Junto a estos dos personajes, médicos ambos y de gran inteligencia, con sus contrapuestas ideas acerca del bien de la Nación –que en Aureliano Urrutia se manifiestan de manera retorcida, pero que finalmente existen– se encuentra ese bestial personaje, José Hernández Ramírez El Matarratas que cumple con una sentencia de las Memorias de Victoriano Huerta: ...los servicios de los malos son mejores que los de los buenos. El autor lo trata de manera caricaturesca en contraste con la dignidad con que reviste a los dos antagonistas, despojándolo de propósito de todo vestigio de humanidad como un signo de esos perturbados seres sacados de las alcantarillas de las que el régimen huertista echó mano para sus fines y que por desgracia todavía son utilizados para reprimir, violar y torturar a los opositores, como hechos de los últimos años lo demuestran. El matón luce un atuendo, en vestuario de Sergio Ruiz, contemporáneo de clase baja urbana, lo que ratifica lo anterior.

El autor dirige su obra.
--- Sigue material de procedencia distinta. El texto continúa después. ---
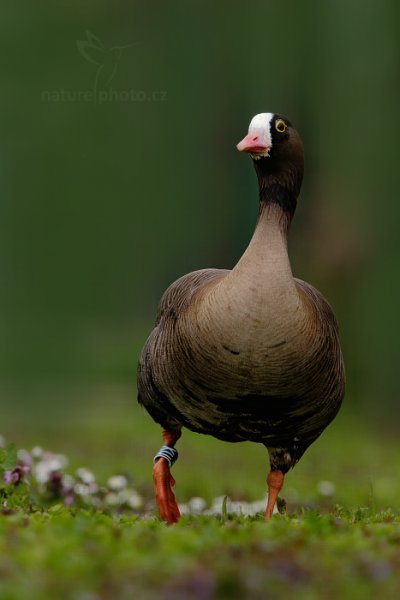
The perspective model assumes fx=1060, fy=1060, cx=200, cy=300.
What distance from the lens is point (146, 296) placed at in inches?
1086

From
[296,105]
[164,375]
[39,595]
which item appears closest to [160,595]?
[39,595]

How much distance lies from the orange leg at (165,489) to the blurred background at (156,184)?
3722mm

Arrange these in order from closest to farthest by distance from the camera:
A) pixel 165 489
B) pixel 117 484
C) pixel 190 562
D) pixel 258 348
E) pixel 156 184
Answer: pixel 190 562 < pixel 258 348 < pixel 165 489 < pixel 117 484 < pixel 156 184

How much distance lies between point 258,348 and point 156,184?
2222 centimetres

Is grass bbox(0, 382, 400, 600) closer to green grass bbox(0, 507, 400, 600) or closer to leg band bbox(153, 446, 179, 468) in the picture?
green grass bbox(0, 507, 400, 600)

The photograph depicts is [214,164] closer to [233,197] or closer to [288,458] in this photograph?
[233,197]

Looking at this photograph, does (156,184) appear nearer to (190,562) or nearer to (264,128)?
(264,128)

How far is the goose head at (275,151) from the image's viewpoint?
595 cm

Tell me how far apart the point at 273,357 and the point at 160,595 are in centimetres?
218

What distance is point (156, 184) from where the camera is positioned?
27297 mm

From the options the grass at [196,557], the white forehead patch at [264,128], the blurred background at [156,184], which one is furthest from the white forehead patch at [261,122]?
the blurred background at [156,184]

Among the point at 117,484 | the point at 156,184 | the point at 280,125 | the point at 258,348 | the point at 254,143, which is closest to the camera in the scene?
the point at 258,348

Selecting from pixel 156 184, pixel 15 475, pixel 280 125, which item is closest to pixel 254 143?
pixel 280 125

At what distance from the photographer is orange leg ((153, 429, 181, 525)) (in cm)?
611
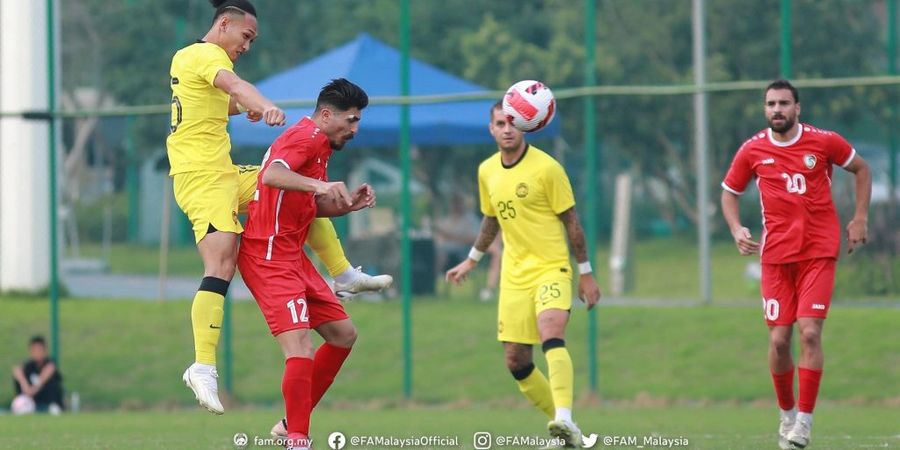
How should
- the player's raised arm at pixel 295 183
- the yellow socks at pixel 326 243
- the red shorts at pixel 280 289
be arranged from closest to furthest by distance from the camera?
the player's raised arm at pixel 295 183 < the red shorts at pixel 280 289 < the yellow socks at pixel 326 243

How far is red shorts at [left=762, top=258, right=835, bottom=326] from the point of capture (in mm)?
9062

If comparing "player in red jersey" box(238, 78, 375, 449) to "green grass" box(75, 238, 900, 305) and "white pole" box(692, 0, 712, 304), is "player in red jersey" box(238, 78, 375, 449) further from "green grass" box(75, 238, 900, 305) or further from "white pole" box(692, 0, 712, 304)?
"green grass" box(75, 238, 900, 305)

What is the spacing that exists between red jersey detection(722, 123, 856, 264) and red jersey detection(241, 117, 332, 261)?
3014 millimetres

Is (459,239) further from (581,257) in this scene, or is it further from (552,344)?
(552,344)

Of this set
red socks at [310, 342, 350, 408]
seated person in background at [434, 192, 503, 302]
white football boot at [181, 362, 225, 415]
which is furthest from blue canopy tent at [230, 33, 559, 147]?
white football boot at [181, 362, 225, 415]

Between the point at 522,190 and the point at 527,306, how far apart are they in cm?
75

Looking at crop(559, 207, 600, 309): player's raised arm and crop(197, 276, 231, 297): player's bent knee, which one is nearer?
crop(197, 276, 231, 297): player's bent knee

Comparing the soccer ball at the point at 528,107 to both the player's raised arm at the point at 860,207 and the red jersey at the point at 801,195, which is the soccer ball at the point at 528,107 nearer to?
the red jersey at the point at 801,195

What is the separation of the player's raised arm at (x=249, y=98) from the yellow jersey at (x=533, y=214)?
2171 millimetres

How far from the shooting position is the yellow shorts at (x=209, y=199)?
8109 mm

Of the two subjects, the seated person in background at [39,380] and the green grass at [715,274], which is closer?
the green grass at [715,274]

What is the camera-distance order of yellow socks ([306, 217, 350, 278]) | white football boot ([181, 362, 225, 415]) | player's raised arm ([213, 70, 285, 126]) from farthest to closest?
1. yellow socks ([306, 217, 350, 278])
2. white football boot ([181, 362, 225, 415])
3. player's raised arm ([213, 70, 285, 126])

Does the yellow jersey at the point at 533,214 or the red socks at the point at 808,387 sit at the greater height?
the yellow jersey at the point at 533,214

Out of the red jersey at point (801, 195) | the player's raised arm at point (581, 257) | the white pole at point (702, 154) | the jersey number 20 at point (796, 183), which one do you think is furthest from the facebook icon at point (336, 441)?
the white pole at point (702, 154)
Un amplio espacio de piso negro y poco identificable –que podría ser el del encuentro suspendido en el mito–, con un cuadrado central de mármol que será el principal escenario, varios adminículos como de morgue y una escalera al fondo que muestra el lugar como un sótano, constituyen la excelente escenografía un tanto real, otro tanto simbólica en correspondencia al texto, con la mesa de carnicero y las cuchillas, de Gabriel Pascal que también ilumina. El trazo de David Olguín es limpio y sencillo e incluye algunas escenas de violencia en coreografía de Bruno Castillo, asesor de combate escénico, en contraste con la violencia en donde el mismo actor (Gerardo Taracena) que interpreta al Matarratas encarna a un Victoriano Huerta sin pantalones y con saco de uniforme, haciendo grotescos mohínes en una violenta caricatura de lo que éste y el poder usurpado significan, mientras se proyectan videos debidos a Rodrigo Espinosa, responsable también del diseño sonoro y Belisario escribe con sangre sobre su cuerpo su famoso discurso en una escena que nos saca de toda posible realidad. Excelente el desempeño de Rodolfo Guerrero como Urrutia y de Humberto Solórzano como Belisario Domínguez.